=== Entries shown ===
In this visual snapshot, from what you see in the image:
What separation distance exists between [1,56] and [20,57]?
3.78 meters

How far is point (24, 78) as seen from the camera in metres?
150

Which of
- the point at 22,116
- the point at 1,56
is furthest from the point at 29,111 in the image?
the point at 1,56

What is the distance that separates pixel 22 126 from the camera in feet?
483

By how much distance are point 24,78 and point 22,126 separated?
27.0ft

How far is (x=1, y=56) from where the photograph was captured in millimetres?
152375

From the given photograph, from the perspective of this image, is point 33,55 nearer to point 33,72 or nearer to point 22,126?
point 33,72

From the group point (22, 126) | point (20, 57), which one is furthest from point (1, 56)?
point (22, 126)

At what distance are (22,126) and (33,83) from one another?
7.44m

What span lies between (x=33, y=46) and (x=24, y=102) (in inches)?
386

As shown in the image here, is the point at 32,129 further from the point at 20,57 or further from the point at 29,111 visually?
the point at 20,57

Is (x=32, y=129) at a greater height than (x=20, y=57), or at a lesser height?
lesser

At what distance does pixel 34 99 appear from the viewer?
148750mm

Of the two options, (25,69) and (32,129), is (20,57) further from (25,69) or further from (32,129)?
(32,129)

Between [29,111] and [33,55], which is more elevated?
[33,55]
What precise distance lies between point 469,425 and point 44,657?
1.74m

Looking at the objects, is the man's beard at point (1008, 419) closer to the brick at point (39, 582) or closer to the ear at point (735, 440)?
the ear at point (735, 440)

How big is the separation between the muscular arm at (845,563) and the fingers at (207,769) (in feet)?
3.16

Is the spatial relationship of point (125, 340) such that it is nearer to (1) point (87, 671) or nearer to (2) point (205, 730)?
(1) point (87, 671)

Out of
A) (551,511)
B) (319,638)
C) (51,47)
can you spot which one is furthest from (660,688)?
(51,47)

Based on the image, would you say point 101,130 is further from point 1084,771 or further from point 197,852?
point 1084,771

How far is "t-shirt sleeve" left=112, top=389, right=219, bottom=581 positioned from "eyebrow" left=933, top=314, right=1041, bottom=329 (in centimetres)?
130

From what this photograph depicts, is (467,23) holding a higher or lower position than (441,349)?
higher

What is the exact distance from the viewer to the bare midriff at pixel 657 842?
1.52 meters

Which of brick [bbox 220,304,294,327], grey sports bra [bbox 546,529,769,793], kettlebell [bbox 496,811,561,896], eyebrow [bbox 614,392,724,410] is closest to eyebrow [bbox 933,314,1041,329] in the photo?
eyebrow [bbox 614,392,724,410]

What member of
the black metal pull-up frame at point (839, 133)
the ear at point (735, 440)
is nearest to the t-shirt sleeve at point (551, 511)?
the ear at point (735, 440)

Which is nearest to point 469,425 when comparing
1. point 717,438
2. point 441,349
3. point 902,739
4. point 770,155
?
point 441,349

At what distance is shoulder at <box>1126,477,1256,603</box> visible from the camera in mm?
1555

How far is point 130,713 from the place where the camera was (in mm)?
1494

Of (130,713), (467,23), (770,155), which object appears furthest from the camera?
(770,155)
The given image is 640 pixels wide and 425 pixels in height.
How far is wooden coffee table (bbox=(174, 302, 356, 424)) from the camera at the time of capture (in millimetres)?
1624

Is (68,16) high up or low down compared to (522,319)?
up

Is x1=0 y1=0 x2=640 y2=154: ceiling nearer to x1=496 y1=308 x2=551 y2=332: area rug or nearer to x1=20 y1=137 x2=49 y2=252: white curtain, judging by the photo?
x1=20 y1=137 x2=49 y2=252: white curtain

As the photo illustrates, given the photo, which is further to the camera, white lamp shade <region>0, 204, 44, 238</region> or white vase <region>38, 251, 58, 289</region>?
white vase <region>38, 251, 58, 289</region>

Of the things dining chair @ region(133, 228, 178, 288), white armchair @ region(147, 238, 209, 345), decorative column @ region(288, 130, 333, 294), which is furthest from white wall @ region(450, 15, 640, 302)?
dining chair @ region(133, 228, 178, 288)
===
* Objective *
Which lines of the listing above contain the word "where"? Extract each of them in full.

* Solution to this exercise *
How far is (x=1, y=56) from where the photograph was captured in millimetres?
How far is point 130,713 from the place where the camera was (in mm)?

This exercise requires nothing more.